→ WHAT THE TASK REQUIRES: Pull out every line of the rows below that contains the string "distance", matching case, and copy each line in full.

- - -

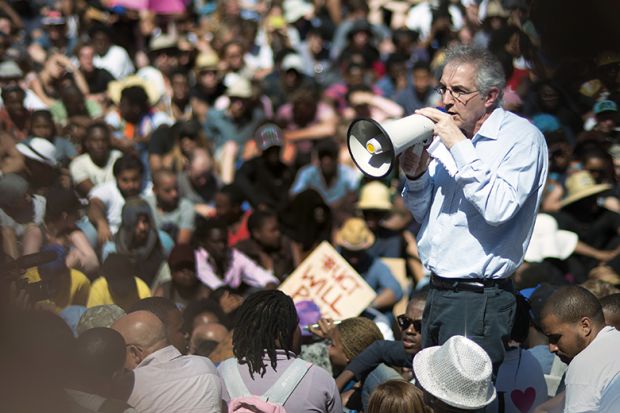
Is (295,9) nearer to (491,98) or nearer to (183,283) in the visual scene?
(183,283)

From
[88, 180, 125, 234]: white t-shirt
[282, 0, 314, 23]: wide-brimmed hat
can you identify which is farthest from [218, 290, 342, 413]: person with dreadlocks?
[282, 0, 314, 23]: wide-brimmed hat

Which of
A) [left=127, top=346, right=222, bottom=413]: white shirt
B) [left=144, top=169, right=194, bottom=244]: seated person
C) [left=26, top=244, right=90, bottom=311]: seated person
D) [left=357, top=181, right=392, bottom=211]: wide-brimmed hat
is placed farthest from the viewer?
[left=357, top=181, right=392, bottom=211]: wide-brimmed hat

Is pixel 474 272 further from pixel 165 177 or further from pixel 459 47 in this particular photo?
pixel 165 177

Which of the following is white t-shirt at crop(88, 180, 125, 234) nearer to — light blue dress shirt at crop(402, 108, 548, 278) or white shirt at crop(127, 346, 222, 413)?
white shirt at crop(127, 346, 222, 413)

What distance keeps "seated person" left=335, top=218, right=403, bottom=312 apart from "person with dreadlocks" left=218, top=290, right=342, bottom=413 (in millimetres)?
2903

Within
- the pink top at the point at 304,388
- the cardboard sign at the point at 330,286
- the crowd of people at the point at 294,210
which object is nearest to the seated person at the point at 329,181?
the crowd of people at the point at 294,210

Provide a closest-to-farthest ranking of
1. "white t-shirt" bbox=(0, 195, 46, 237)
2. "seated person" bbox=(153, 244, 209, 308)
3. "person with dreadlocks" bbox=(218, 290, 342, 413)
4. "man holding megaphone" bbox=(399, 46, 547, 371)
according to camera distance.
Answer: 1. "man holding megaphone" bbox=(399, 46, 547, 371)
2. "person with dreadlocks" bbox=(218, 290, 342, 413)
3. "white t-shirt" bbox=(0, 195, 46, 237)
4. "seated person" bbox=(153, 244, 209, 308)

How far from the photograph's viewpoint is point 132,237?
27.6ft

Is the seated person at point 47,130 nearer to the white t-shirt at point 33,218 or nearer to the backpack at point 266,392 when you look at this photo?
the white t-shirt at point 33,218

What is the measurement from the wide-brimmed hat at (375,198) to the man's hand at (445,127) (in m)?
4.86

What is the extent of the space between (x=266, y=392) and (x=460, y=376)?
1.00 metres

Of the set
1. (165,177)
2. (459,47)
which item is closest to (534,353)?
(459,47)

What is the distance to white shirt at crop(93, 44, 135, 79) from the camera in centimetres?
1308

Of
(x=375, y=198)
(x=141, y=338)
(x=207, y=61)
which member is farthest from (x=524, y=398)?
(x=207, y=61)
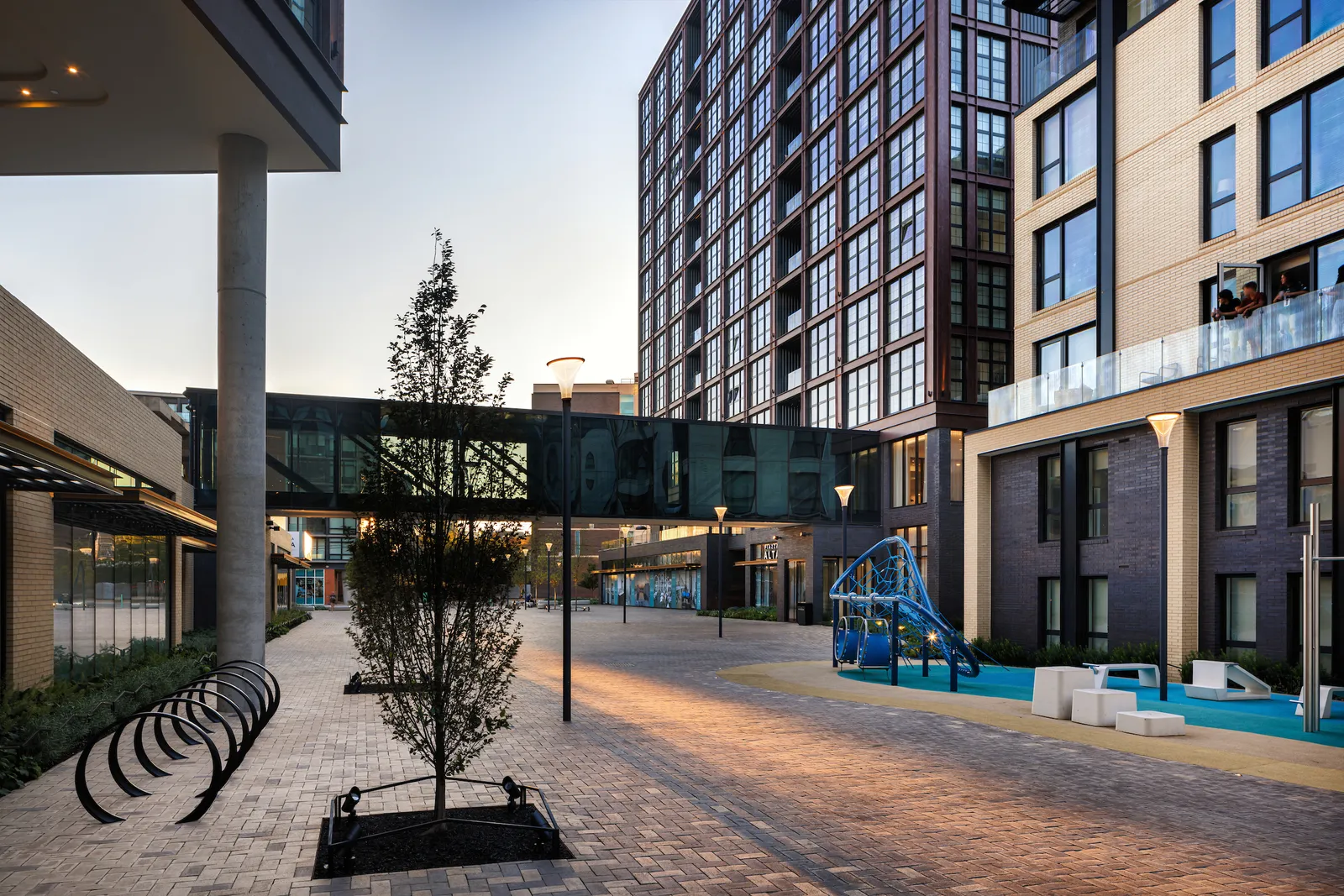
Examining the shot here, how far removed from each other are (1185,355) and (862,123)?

- - -

→ FULL OUTPUT:
What distance keeps "seated person" left=335, top=218, right=403, bottom=312 apart from "person with dreadlocks" left=218, top=290, right=342, bottom=413 (in millimetres)?
according to camera distance.
What is the distance to white shirt at crop(93, 44, 135, 79) from the camera in centimetres?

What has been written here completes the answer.